Now back to Tollywood. Why was an American sound technician writing about the Bengali film industry in 1932 in a renowned international magazine? Part of the answer is that Calcutta as it was then, was the hub of professional theatre in the country, and its theatre houses were among India’s finest. These, therefore, became readymade venues for the screening of whatever films were available at the time. In fact, the celebrated Star Theatre was screening the Lumiere films as early as 1896, and up until the late 1920s and early 1930s, Calcutta became the beating heart of India’s film industry too. 

This in turn inspired several ‘Calcuttans’ to try their hand at filmmaking, and given the cosmopolitan nature of the population, the nascent ‘film industry’ drew local Bengalis such as Hiralal Sen and ‘outsiders’ such as Parsi tycoon Jamshed Madan in equal measure. Again in turn, this drew the attention of the cognoscenti both at home and abroad, which is probably how Deming came to be writing about ‘Tollywood’, which he would have seen as a viable market for cinema in general.


Since most of the film studios were based in Tollygunge, and ‘Tolly’ rhymes with ‘Holly’, Deming took the opportunity to create what is called a ‘portmanteau’ word, a sort of linguistic mix. Other examples would be words such as ‘smog’ (smoke + fog) or ‘motel’ (motor + hotel).  

For those against such ‘artificial’ words, just be thankful Deming didn’t opt for ‘Hollygunge’, which does get a mention in his article. I think we can all agree that such a linguistic marriage would have been disastrous! 

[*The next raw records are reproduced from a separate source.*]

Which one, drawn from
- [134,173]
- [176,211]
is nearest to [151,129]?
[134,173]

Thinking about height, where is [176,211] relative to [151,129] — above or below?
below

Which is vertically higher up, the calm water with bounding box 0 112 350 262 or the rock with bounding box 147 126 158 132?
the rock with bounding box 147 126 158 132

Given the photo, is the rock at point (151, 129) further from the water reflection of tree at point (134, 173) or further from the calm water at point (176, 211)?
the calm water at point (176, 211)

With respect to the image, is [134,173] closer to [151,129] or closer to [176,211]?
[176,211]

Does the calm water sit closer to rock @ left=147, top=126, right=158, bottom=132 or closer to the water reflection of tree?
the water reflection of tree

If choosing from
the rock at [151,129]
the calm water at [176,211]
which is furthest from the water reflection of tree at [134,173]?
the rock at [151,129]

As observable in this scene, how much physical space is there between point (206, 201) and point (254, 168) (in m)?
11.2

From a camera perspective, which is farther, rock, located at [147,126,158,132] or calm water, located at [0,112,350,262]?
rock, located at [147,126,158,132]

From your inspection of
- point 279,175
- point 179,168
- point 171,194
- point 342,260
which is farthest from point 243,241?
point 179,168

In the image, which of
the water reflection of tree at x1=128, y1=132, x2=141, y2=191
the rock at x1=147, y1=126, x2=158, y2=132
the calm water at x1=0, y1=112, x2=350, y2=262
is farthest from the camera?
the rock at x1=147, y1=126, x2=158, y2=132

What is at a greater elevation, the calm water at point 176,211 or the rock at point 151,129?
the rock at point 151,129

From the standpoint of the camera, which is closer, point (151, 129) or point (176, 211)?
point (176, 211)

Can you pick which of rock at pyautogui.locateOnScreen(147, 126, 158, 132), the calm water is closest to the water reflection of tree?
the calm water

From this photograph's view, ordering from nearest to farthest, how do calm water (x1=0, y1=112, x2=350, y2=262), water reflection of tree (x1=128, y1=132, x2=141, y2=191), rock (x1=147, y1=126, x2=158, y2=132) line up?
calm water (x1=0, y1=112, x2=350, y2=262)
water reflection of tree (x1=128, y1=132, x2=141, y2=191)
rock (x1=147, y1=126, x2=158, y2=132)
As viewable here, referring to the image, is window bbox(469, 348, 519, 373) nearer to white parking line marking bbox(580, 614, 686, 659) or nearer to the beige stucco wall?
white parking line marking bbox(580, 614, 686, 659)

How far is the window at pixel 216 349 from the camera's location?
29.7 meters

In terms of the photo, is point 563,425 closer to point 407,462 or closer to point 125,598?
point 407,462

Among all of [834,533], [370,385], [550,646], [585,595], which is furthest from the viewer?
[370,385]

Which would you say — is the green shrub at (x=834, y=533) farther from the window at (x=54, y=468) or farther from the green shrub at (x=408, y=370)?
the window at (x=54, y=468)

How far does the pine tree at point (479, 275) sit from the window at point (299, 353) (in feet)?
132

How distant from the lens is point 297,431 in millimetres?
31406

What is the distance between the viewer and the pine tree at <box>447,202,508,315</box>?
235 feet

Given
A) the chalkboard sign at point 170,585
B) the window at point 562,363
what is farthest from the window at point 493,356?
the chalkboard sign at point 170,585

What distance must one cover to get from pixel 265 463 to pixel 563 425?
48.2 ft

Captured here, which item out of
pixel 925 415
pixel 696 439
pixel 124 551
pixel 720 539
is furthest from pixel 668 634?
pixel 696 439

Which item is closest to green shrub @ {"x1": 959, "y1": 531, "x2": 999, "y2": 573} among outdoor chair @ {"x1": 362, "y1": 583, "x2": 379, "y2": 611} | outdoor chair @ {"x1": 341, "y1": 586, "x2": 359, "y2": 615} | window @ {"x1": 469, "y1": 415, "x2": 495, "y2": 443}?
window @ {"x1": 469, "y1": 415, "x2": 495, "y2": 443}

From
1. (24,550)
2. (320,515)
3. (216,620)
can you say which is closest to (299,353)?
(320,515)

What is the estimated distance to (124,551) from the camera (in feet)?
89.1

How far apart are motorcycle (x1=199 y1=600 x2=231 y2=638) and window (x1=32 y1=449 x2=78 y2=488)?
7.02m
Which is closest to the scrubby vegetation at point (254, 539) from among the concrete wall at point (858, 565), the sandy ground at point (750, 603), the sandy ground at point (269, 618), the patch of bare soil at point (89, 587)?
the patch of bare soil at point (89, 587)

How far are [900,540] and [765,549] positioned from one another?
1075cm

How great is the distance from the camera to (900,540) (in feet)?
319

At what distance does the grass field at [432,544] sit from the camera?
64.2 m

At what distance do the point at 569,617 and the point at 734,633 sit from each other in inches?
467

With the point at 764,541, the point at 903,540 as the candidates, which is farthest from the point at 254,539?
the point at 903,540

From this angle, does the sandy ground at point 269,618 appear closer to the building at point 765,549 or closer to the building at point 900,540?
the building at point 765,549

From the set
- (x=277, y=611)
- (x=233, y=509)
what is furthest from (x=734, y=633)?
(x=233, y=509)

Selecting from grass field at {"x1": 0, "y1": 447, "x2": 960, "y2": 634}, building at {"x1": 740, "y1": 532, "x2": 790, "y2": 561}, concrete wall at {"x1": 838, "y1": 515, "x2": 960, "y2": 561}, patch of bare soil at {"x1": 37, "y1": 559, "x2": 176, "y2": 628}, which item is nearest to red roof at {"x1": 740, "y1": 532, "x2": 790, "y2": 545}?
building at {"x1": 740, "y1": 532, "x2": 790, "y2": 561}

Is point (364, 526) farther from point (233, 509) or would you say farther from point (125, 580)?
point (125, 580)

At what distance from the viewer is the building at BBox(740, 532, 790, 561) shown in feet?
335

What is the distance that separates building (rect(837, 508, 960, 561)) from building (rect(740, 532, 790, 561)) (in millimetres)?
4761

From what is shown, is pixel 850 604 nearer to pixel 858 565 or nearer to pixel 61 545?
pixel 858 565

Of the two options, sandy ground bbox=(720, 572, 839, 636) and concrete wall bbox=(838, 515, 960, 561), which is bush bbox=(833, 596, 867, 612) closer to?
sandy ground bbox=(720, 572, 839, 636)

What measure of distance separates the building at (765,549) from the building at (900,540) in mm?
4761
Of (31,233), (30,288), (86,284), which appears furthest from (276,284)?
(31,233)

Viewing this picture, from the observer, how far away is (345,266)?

So Tollywood it was, and the name coined by an American sound recordist stuck. In later years, ‘Tollywood’ was used as a nickname for the Bengali film industry by the hugely popular ‘Junior Statesman’ magazine, thereby inspiring other Indian film industries to adopt similar-sounding monikers. As Bombay gradually overtook Calcutta in the filmmaking race, ‘Bollywood’ came into being, and others took off from there.

However, Tollywood continued to pioneer several aspects of filmmaking well into the latter half of the 20th century, not least owing to such luminaries as Debaki Bose (whose 1932 film ‘Chandidas’ is remembered for its breakthrough sound recording techniques), Satyajit Ray, his cinematographer Subrata Mitra (whose ‘bounce lighting’ technology came to be adopted by his peers around the world), and Mrinal Sen.

Incidentally, Mrinal Sen is also credited with the discovery of three reels of one of the few survivors of Bengal’s silent film era, ‘Jamai Babu’ (1931). While filming in a village near Kolkata for the National Award-winning Akaler Sandhane in 1980, Sen discovered the reels in a ramshackle zamindar’s house, in which the cast and crew were staying. Talk about cosmic connections!